The British pound suffered heavily in foreign exchange markets following data showing the UK economy contracted by almost one per cent in the second quarter. Sterling is now at risk from speculative attacks as investors anticipate a potential interest rate cut from the Bank of England while the government may have to put its triple-A rating on the line and also respond. The euro, stock markets and other more risky investments caught a break after a member of the European Central Bank suggested that Europe could potentially give the region’s emergency backstop fund a significant cash boost. Risk taking also found a little support on the view that the central banks in the US, UK and eurozone may deploy more monetary easing at next week’s meetings, following uncomfortable data from around the globe.

Sterling

The pound plunged across the board and its medium-term outlook looks to be at serious risk after the British economy shrank in the second quarter by three times more than what most investors had foreseen.
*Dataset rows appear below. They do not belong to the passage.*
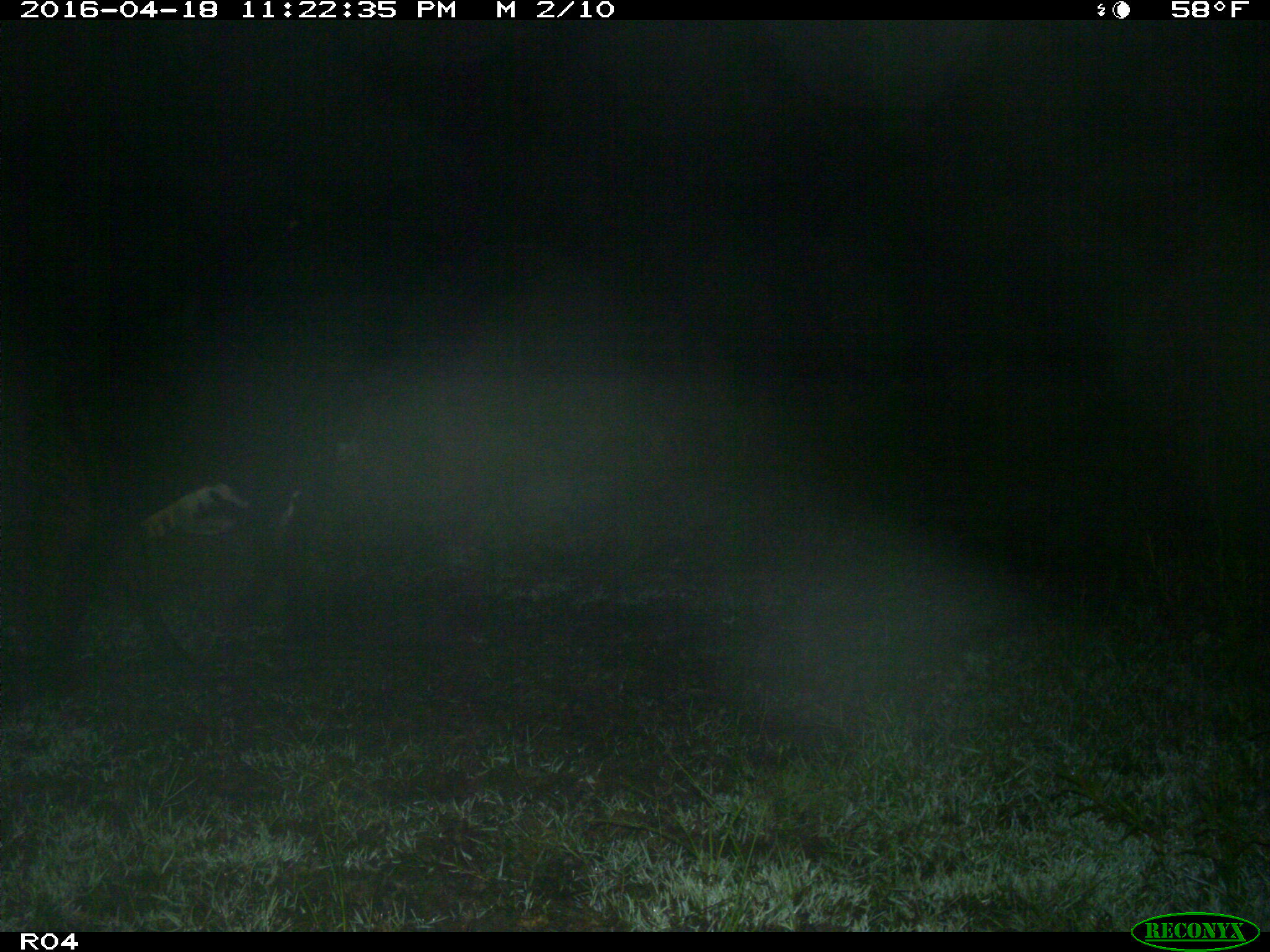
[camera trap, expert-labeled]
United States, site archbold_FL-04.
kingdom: Animalia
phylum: Chordata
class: Mammalia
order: Artiodactyla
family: Bovidae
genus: Bos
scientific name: Bos taurus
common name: domestic cow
The extremely worrying statistics also brought the economy’s annual rate of growth in Q2 down and sterling is now likely to face another barrage of speculative attacks before next week’s uncertain Bank of England meeting, in which interest rates may well be slashed.

US dollar

Comments from a member of the European Central Bank put a little hope back in markets that the eurozone still has some crisis-fighting options in its locker, dampening demand for the safe haven US dollar. The greenback also slipped following data on US new home sales in June, which fell by the most in over a year.

Euro

The euro rallied by as much as one per cent against the US dollar after ECB member Ewald Nowotny implied that Europe could potentially deploy a major fire-fighting strategy that could help end the contagion that is threatening the eurozone’s core economies. Mr Nowotny suggested that Europe’s permanent rescue fund could be granted a banking licence. That would give the fund the ability to borrow unlimited amounts of cash from the European Central Bank in order to provide a significantly bigger safety net for Europe’s indebted countries, including Spain.

Japanese yen

The yen is starting to look a little shaky in front of Japanese inflation data that is expected to keep alive the threat of deflation. The Bank of Japan has previously warned that it will pursue aggressive monetary easing if declining price levels persist.